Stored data
[start]
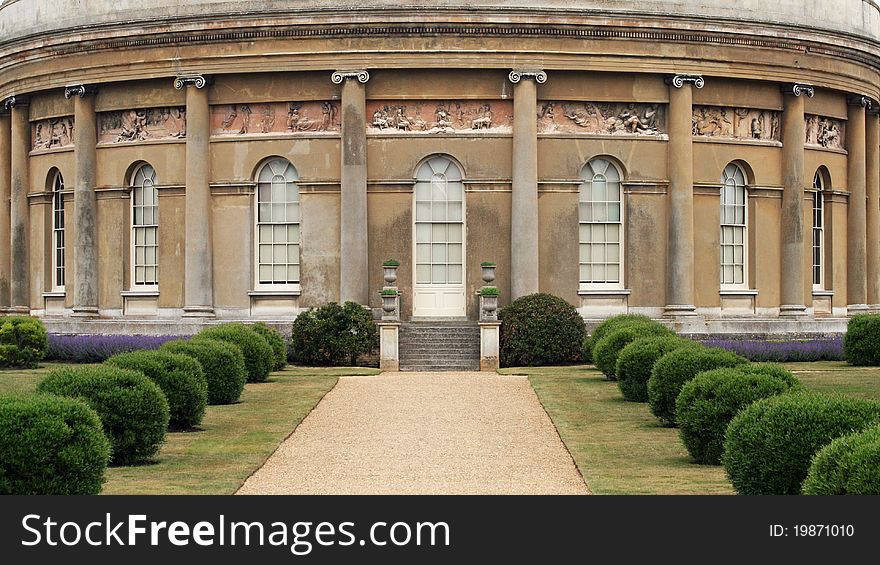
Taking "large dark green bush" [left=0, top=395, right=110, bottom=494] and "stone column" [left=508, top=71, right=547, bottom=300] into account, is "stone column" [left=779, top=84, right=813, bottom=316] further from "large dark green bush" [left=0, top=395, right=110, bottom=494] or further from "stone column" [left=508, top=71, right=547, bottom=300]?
"large dark green bush" [left=0, top=395, right=110, bottom=494]

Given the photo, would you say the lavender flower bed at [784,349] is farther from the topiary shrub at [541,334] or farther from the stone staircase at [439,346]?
the stone staircase at [439,346]

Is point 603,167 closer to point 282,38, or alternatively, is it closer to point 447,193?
point 447,193

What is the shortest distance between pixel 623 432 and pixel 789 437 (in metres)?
7.30

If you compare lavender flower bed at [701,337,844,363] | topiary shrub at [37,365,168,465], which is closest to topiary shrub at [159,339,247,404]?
topiary shrub at [37,365,168,465]

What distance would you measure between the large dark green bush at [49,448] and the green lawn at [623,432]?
4.99 meters

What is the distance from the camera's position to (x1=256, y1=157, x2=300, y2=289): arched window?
37.4 m

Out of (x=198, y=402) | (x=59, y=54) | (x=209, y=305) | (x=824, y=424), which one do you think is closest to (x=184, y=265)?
(x=209, y=305)

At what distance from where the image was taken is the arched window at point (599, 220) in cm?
3738

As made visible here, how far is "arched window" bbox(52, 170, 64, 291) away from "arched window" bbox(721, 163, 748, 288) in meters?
18.1

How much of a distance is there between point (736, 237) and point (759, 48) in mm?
4940

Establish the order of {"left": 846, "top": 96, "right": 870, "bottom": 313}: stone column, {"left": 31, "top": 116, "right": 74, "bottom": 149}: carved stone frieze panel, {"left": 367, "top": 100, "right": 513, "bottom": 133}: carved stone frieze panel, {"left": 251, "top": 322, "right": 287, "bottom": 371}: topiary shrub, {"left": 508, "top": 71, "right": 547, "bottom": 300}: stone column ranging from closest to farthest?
{"left": 251, "top": 322, "right": 287, "bottom": 371}: topiary shrub < {"left": 508, "top": 71, "right": 547, "bottom": 300}: stone column < {"left": 367, "top": 100, "right": 513, "bottom": 133}: carved stone frieze panel < {"left": 31, "top": 116, "right": 74, "bottom": 149}: carved stone frieze panel < {"left": 846, "top": 96, "right": 870, "bottom": 313}: stone column

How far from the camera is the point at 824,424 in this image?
12.9 metres

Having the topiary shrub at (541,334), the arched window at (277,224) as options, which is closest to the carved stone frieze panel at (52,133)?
the arched window at (277,224)

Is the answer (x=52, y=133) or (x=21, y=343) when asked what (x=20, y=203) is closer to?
(x=52, y=133)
[end]
### Exercise:
Swap "camera" for "viewer" and write out only the items from the line containing "How much of" through the end of the items, leaving everything else in those lines unchanged.

### Result:
How much of a distance is there between point (736, 237) and point (759, 48) in mm?
4940

Establish the order of {"left": 846, "top": 96, "right": 870, "bottom": 313}: stone column, {"left": 31, "top": 116, "right": 74, "bottom": 149}: carved stone frieze panel, {"left": 367, "top": 100, "right": 513, "bottom": 133}: carved stone frieze panel, {"left": 251, "top": 322, "right": 287, "bottom": 371}: topiary shrub, {"left": 508, "top": 71, "right": 547, "bottom": 300}: stone column ranging from closest to farthest?
{"left": 251, "top": 322, "right": 287, "bottom": 371}: topiary shrub < {"left": 508, "top": 71, "right": 547, "bottom": 300}: stone column < {"left": 367, "top": 100, "right": 513, "bottom": 133}: carved stone frieze panel < {"left": 31, "top": 116, "right": 74, "bottom": 149}: carved stone frieze panel < {"left": 846, "top": 96, "right": 870, "bottom": 313}: stone column

How far from the viewer is the point at 824,424 in this image?
12.9 metres

Having the topiary shrub at (541,334), the arched window at (277,224) as options, which is closest to the carved stone frieze panel at (52,133)?
the arched window at (277,224)

Is the answer (x=52, y=133) or (x=21, y=343) when asked what (x=20, y=203) is closer to?
(x=52, y=133)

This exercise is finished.